Characterizing Long-Range Dependencies in Knee Joint Contact Mechanics: A Comparison of Topology Diffusion, Global Routing, and Hybrid Graph Neural Networks

TL;DR

This paper compares different graph neural network architectures, including hybrid models, for surrogate modeling of knee joint contact mechanics, demonstrating that topology diffusion is robust and hybrid models improve high-stress pattern reconstruction.

Contribution

It systematically evaluates topology diffusion, global routing, and hybrid GNNs for knee contact mechanics, highlighting the effectiveness of hybrid models and topology diffusion.

Findings

Hybrid model achieved lowest error and highest spatial agreement.

Topology diffusion alone performed robustly across metrics.

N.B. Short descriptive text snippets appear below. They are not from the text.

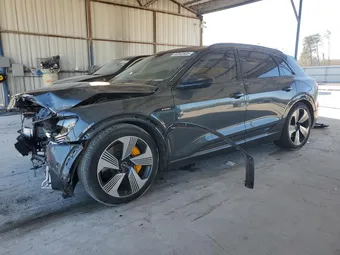 2023 Audi e-tron WA1LAAGE1PB014886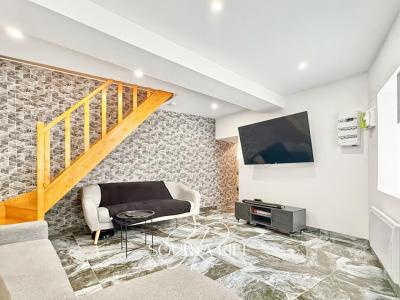 For sale Limoux 4 rooms 123 m2 Aude (11300) photo 3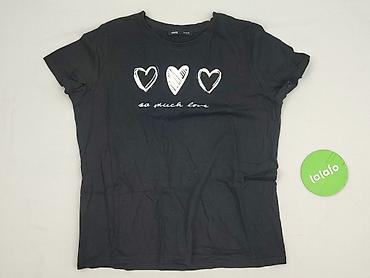 mode t shirty: Sinsay, T-shirt damski, rozmiar M — 2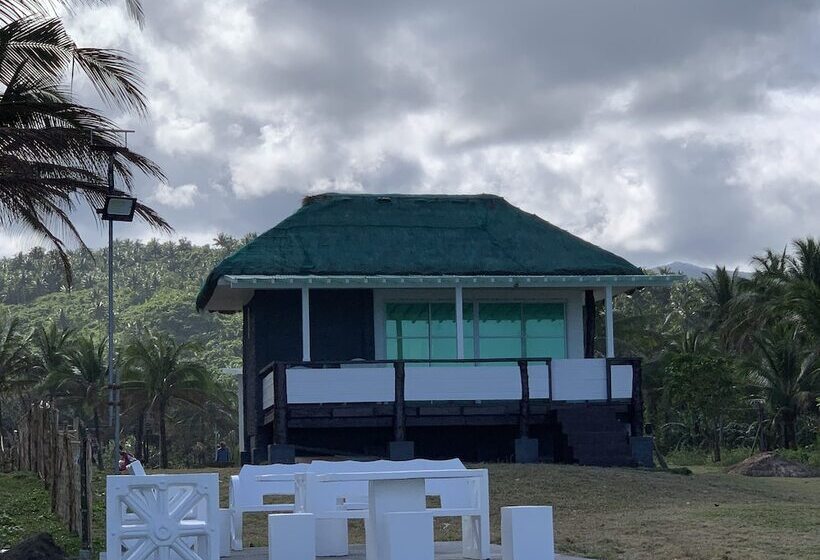 Hotel Pacific Buddies Campsite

Adding global routing improved high-stress pattern reconstruction.

Abstract

Finite element analysis of knee joint contact mechanics is computationally expensive, which has motivated the development of graph neural network surrogate models. However, effectively representing long-range dependencies in joint mechanical responses remains challenging. This study systematically compared topology diffusion, global routing, and their hybridization for surrogate modeling of knee joint contact mechanics. Using kinematic and force data from nine soccer players performing change-of-direction maneuvers, finite element simulations were used to generate graph-structured samples for training and evaluation under a grouped three-fold cross-subject evaluation framework. Five architectures were compared: standard MeshGraphNet, hierarchical MeshGraphNet, a routing-only transformer, a topology-biased routing transformer, and a hybrid model. The hybrid model achieved the best overall performance, yielding the lowest full-field error and peak stress error, together with the highest spatial agreement for high-risk regions. Among the non-hybrid models, the standard topology-diffusion model performed best overall, whereas routing-only strategies were less effective. These findings indicate that topology diffusion provides a robust basis for surrogate modeling of knee joint contact mechanics within the present benchmark, while the addition of global routing can further improve reconstruction of clinically relevant high-stress patterns.